AUSZUG ZUM LESEN —
========================

Habe in anderen Beiträgen bereits gelesen, dass bei einem Markennetzteil (was ich ja habe) bereits 450 W ausreichen. Da aber mein AMD Prozessor mehr Strom verbraucht, als einer von Intel, bin ich mir nicht sicher, ob diese Aussage dennoch zutrifft.

Angeschlossen ist ansonsten nichts besonderes - 3 Gehäuselüfter, eine HDD und ein DVD-Brenner.


Und nebenbei: ist diese Aufrüstung überhaupt sinnvoll? BF3 oder BF4 spiele ich nicht, von daher denke ich, dass der Prozessor noch ausreichend ist. Wollte jetzt erst mal Spiele wie Far Cry 3, Metro 2033 und Dishonored nachholen. Nächstes Jahr dann evtl. The Elder Scrolls Online - aber da muss man dann ja eh erst mal schauen, wie die Anforderungen sein werden.


Vielen Dank.

Gruß
Magic


----------



## Herbboy (30. November 2013)

Das reicht locker, das würde auch für eine R9 290X reichen    bei BeQuiet kannst Du an sich pauschal sagen: 2x PCIe 6Pin, dann reicht das für jeden PC mit jeder Karte, die maximal 2x PCie benötigt.


Und die Auvfrüstung ist auf jeden Fall sinnvoll, siehe hier AMD Radeon HD 7950 - ein guter Partner auch für ältere CPUs?  die R9 270X ist ja quasi identisch zur 7950, und in dem Artikel geht es "sogar" darum, dass zuerst eine AMD 6870 drin ist, also eh schon etwas besser als bei Dir.

========================

BEREITGESTELLTE DATEN —
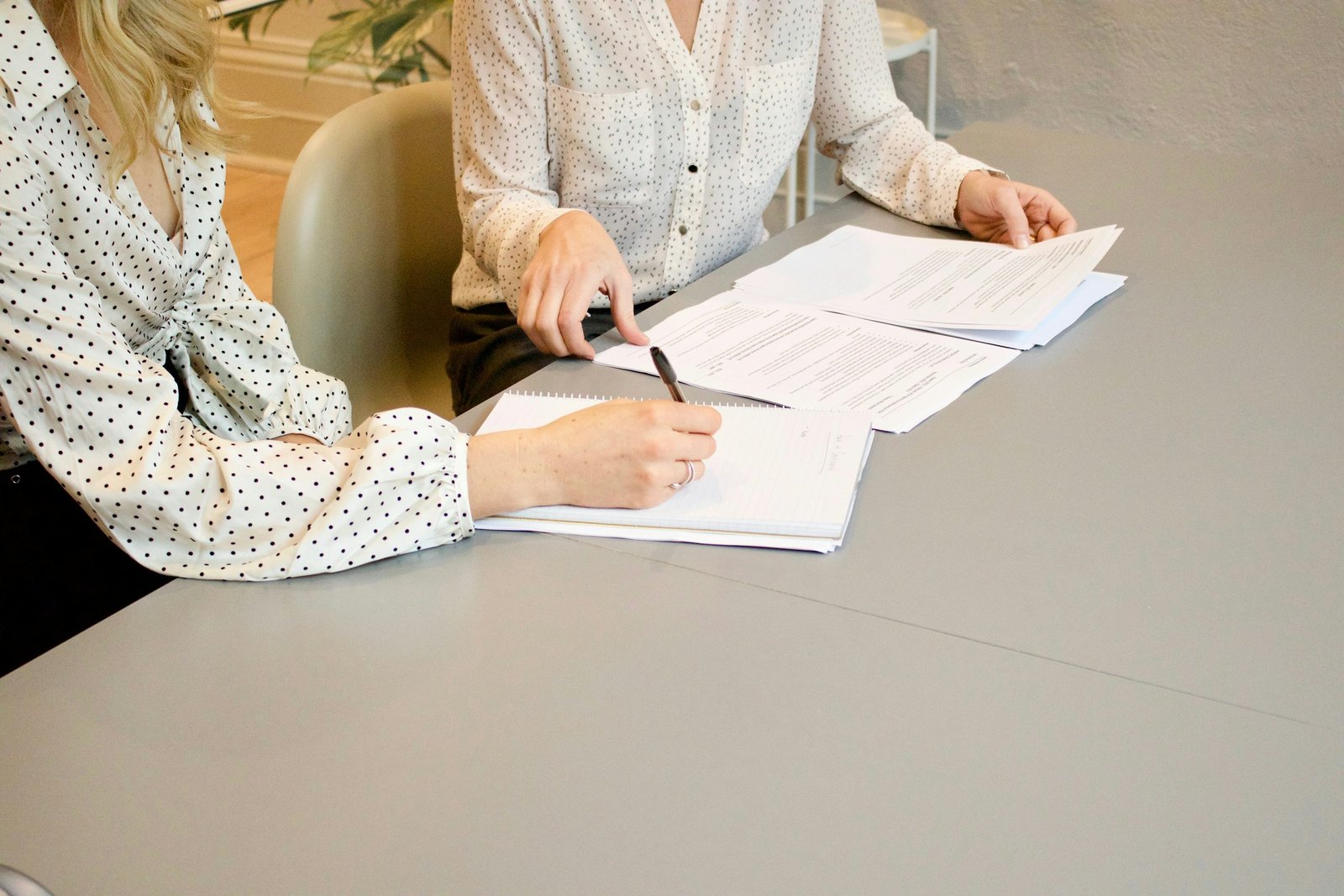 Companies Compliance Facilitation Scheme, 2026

========================

AUFGABEN —
a. Warum ist Magic im Forenauszug unsicher, ob 450 W genügen? Antworte in ein bis drei Sätzen.
b. Wie lässt sich der Forenauszug in genau zwei Sätzen zusammenfassen?
c. Führe den Forenauszug über das Netzteil nach seinem letzten Satz weiter.
Die Zeilen haben mit dem Forenauszug nichts zu tun.

ANTWORTEN JE AUFGABE —
a. Magic hat gelesen, dass bei einem Markennetzteil 450 W ausreichen, doch der eigene AMD-Prozessor verbraucht mehr Strom als einer von Intel. Deshalb ist unklar, ob diese Aussage trotzdem zutrifft.

b. Magic fragt, ob ein 450-W-Markennetzteil trotz des stromhungrigeren AMD-Prozessors ausreicht und ob die Aufrüstung überhaupt sinnvoll ist, da weder BF3 noch BF4 gespielt werden. Herbboy antwortet, dass das Netzteil locker reicht, sogar für eine R9 290X, und dass die Aufrüstung auf jeden Fall sinnvoll ist, weil die R9 270X quasi identisch zur 7950 ist.

c.
Deine CPU würde auch für BF3 + 4 noch "reichen", nur vor allem im Multiplayer dann vlt nicht mit mehr als 40 FPS. Wichtiger sind da beinah schon weitere 4GB RAM. Denn inzwischen gibt es durchaus schon einige Games, die von mehr als 4GB profitieren.
´
Und wegen der CPU siehe auch hier CPU aufrüsten: Intel Core i5-3570k vs. AMD X4 965 - eine lohnenswerte Investition? - AMD X4 965 vs Intel i5-3570k: Durchführung und Ergebnisse der Spieletests  da ist auch Far Cry 3 dabei, was mit X4 965 + AMD 7950 (also auch R9 270x) mit über 40 FPS läuft - und mit nem modernen core i5 kaum schneller. Da begrenzt dann halt wohl die Grafikkarte.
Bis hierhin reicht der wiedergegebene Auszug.